Fotografi LFM ITB mewadahi anggotanya dalam kegiatan yang berhubungan dengan fotografi, mulai dari hunting, diskusi foto, serta membuat photo project. Hasil dari karya-karya anggota LFM pada bidang fotografi ini ditampung dalam berbagai media apresiasi, salah satunya adalah Dinding Karya, yaitu sebuah dinding yang memajang karya fotografi anggota LFM ITB dalam bentuk fisik. Fotografi LFM ITB juga memiliki website fotografi.lfm-itb.com yang mewadahi karya anggota LFM ITB dalam bentuk non-fisik dunia maya. Kegiatan hunting yang dilakukan bisa mencapai lebih dari lima kali dalam setahun dengan satu kali hunting besar, yaitu puncak dari kegiatan hunting dimana sebagian besar anggota LFM-ITB pergi berkarya bersama-sama dalam suasana liburan.

Photo project adalah program untuk membuat karya foto secara berkelompok dan menghasilkan sejumlah karya yang memiliki benang merah pada kesamaan tema.

VIDEOGRAFI

Videografi LFM ITB sudah menempati nama di komunitas luar dengan beberapa karyanya yang sudah dihargai di berbagai festival dan lomba film. Beberapa program dari Videografi LFM ITB adalah Liga Film Mahasiswa Making Movies (LFMMM), yaitu sebuah program yang melibatkan seluruh anggota LFM untuk bersama-sama membuat film yang disatukan pada beberapa Production House (PH). Selain itu, Videografi LFM TIB memiliki ketertarikan dalam motion graphic, dan menggerakan anggotanya untuk membuat eksplorasi dalam bidang editing lewat penguasaan software Premiere Pro, After Effects, dan Cinema 4D untuk mendukung karya film atau video yang dibuat. Videografi LFM ITB juga sudah di-branding menjadi V for Videography.

KINEKLUB

Kineklub LFM ITB mewadahi anggotanya sebagai komunitas apresiasi film.
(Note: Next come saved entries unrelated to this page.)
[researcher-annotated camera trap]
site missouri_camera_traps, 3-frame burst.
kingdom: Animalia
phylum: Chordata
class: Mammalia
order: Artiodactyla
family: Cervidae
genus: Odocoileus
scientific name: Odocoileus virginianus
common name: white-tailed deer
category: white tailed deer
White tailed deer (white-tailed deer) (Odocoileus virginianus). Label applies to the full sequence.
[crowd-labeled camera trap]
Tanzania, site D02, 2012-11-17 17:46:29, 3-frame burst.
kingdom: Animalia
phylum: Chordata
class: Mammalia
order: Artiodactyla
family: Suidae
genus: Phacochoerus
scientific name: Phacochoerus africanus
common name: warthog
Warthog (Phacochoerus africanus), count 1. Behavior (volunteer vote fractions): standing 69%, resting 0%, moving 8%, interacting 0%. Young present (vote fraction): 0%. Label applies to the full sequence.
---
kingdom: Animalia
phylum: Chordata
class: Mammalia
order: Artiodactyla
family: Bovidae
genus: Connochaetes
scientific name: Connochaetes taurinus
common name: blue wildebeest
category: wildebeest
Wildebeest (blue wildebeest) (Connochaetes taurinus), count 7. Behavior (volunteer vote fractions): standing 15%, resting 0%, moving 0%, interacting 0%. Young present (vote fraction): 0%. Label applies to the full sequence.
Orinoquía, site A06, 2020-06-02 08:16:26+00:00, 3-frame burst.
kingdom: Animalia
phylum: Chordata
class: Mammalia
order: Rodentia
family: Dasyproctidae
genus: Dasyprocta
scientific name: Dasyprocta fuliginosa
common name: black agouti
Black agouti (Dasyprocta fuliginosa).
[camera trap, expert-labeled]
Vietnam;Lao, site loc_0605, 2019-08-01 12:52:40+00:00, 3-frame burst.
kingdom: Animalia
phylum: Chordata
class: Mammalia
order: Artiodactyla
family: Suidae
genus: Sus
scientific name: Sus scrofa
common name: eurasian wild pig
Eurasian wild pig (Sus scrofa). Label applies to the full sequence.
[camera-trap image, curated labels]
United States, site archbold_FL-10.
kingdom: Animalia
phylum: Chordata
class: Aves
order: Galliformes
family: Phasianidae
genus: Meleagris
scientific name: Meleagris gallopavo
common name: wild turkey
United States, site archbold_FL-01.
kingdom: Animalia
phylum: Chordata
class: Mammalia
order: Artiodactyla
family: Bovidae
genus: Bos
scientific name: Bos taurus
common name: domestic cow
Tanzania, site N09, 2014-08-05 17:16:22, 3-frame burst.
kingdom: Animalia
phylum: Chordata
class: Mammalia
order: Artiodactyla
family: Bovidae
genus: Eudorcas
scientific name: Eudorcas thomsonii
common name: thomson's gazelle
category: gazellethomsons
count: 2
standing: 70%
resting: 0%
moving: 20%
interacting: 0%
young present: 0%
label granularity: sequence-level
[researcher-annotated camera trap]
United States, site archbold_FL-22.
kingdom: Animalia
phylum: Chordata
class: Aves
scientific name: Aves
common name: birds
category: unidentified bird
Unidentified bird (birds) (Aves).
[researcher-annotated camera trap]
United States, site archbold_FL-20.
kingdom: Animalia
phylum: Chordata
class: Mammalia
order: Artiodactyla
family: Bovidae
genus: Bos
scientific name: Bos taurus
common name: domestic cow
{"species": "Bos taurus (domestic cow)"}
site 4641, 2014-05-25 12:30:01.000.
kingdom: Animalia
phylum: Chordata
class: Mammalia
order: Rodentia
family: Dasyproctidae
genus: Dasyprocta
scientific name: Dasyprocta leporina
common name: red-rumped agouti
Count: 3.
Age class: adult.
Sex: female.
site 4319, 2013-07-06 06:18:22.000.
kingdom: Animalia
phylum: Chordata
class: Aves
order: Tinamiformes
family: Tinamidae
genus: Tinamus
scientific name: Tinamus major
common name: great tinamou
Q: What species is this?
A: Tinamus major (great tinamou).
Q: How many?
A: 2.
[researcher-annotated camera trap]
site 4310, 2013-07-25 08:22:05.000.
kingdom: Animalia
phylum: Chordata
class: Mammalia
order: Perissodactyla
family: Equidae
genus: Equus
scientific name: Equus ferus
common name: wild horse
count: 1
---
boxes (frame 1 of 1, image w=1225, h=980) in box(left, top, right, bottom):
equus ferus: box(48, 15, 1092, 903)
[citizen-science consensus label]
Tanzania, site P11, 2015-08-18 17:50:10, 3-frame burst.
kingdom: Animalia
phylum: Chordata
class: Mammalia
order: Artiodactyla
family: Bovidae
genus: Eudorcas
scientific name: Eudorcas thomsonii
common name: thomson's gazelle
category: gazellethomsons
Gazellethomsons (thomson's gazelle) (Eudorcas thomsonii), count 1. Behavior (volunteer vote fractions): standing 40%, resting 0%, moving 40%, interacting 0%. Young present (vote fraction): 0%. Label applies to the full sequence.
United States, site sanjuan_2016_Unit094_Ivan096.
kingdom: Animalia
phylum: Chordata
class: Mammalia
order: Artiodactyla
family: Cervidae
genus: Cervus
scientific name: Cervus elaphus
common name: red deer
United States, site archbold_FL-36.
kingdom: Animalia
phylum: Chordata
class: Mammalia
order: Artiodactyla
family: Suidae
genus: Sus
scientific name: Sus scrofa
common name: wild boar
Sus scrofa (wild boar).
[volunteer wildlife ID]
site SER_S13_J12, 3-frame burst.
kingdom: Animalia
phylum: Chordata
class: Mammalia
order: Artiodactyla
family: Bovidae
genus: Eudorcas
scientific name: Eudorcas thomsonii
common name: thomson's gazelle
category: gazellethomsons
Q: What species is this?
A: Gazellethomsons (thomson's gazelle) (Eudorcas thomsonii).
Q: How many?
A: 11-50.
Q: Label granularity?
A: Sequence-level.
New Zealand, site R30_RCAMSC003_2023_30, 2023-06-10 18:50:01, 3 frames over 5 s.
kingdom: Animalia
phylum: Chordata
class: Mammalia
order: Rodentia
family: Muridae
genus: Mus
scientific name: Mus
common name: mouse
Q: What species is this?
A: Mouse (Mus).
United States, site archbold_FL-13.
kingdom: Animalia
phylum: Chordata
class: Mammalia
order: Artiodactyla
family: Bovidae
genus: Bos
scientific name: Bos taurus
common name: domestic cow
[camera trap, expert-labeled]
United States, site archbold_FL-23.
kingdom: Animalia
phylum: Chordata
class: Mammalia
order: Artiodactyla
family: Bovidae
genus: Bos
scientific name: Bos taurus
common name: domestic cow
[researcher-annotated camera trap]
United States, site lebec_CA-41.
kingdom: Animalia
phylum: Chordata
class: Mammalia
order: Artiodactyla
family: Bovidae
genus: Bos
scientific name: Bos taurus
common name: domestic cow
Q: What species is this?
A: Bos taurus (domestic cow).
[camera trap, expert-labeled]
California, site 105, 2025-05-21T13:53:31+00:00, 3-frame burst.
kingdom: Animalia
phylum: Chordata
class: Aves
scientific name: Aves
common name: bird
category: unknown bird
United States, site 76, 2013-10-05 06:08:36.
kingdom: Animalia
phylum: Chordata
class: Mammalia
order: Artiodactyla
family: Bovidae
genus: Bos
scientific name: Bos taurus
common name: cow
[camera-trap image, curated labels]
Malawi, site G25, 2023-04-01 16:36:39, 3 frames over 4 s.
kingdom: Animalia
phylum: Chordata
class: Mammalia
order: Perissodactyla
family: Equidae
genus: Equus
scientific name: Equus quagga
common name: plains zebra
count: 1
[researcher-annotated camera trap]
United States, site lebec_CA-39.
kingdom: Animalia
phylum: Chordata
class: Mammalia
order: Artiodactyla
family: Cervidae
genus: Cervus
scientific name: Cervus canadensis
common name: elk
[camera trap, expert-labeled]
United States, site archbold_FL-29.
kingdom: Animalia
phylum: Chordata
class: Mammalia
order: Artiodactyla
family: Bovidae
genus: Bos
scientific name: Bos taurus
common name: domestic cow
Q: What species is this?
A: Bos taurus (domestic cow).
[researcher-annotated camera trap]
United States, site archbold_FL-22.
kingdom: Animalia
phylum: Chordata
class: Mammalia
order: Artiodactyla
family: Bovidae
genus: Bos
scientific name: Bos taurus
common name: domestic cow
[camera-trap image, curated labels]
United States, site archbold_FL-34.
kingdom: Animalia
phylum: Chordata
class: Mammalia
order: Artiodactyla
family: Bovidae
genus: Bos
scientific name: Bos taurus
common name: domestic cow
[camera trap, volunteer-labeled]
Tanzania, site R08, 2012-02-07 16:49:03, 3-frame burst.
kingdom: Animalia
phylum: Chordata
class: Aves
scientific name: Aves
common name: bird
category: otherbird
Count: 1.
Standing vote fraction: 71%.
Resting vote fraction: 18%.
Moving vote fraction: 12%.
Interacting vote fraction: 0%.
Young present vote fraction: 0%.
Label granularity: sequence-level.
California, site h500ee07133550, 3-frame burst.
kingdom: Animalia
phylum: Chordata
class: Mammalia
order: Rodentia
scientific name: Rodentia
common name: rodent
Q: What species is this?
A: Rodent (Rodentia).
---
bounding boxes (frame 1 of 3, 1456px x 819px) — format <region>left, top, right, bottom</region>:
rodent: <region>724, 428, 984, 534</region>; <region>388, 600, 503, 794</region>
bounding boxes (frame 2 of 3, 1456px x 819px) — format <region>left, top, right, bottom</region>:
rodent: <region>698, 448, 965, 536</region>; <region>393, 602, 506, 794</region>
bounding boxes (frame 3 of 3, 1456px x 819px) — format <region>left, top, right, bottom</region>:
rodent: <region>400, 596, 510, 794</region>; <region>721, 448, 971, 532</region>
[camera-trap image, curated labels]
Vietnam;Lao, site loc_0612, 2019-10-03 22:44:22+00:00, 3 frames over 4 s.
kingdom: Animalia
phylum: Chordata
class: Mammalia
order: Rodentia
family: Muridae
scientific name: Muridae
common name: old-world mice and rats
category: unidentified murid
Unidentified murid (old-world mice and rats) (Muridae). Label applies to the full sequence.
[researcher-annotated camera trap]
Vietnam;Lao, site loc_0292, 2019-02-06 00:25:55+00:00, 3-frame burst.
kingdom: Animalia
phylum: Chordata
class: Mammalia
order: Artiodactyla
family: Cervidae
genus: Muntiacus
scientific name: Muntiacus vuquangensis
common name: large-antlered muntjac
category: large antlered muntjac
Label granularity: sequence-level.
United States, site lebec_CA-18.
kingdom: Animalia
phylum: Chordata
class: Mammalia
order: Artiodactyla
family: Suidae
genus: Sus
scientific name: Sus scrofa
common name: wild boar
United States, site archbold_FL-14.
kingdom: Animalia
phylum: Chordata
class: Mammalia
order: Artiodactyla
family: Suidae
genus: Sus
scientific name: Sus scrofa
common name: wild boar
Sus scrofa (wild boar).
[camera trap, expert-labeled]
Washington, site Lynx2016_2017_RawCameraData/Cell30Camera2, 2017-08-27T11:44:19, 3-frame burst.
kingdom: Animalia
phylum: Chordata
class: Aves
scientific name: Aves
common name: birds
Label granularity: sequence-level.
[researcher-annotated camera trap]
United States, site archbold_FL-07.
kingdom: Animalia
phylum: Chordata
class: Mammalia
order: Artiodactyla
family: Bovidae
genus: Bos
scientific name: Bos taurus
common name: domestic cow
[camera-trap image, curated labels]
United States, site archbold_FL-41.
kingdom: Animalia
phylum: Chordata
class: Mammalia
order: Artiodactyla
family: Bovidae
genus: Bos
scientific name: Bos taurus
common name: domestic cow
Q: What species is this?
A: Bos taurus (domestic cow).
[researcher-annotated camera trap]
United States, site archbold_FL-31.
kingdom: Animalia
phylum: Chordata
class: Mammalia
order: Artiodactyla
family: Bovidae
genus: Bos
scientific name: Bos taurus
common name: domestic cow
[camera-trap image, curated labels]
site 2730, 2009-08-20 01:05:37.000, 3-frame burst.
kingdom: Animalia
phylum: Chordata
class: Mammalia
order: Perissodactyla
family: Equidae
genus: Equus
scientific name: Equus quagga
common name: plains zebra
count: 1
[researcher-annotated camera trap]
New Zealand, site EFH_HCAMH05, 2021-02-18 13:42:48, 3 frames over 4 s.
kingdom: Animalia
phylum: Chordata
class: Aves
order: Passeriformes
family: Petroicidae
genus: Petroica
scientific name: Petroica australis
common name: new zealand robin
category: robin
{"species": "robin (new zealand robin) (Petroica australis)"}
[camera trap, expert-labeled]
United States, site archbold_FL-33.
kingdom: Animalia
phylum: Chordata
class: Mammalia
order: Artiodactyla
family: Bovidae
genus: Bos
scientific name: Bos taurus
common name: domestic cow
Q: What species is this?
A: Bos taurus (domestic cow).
Berbagai program dirancang untuk menstimulus diskusi mengenai film. Kineklub LFM ITB juga mewadahi anggotanya untuk mempelajari kurasi film, dengan menjadi tim kurator pada Ganesha Film Festival dan juga pada pemilihan film yang akan ditayangkan pada Bioskop Kampus. Kineklub LFM ITB juga secara rutin menghadirkan referensi-referensi film yang patut ditonton dalam bentuk review di website kineklub.lfm-itb.com, dan melalui twitter @kineklub serta bentuk fisik yaitu mini buletin. Kineklub LFM ITB juga mengadakan Another (Acara Nonton Together) yang mengajak anggota LFM ITB untuk menonton bersama-sama di bioskop.

PERTUNJUKAN

Pertunjukan LFM ITB mewadahkan kru-krunya pada ajang mengapresiasi karya-karya kru LFM dalam bentuk fisik dengan mengadakan eksebisi-eksebisi yang memamerkan karya-karya kru LFM pada bidang videografi dan fotografi. Selain itu juga, Pertunjukan LFM ITB memiliki fokus pada mengonsep suatu acara, seperti acara pemutaran film. Pada keberjalanannya, Pertunjukan LFM ITB sering mengadakan kolaborasi dengan organisasi lain pada pemutaran film seperti Goethe Institute pada pemutaran Science Film Festival.

BIOSKOP KAMPUS

Bioskop Kampus merupakan kegiatan pertama yang dilakukan oleh LFM ITB bertepatan dengan pemberian hadiah dari Kedutaan Besar Amerika yang berupa proyektor pada tahun 1960. Bioskop kampus juga merupakan salah satu bioskop pertama di Kota Bandung. Bioskop Kampus diadakan di ruang 9009 yang karena itu 9009 dicantumkan pada lambang Bioskop Kampus dan juga sering disebut dengan Bioskop Kampus 9009. Pada keberajalanan Bioskop Kampus sekarang, acara ini tidak dipungut biaya, serta para penonton yang datang akan mendapatkan popcorn gratis. Pemutaran Bioskop Kampus bertujuan untuk menghibur dan memperkenalkan film-film pilihan berkualitas dan menjadi ajang apresiasi film untuk masyarakat umum. Karena Bioskop Kampus merupakan salah satu kegiatan tertua di ITB, dan telah menjadi budaya di kampus ganesha ini, muncullah slogan “Bukan anak ITB kalau belum nonton di Bioskop Kampus!”.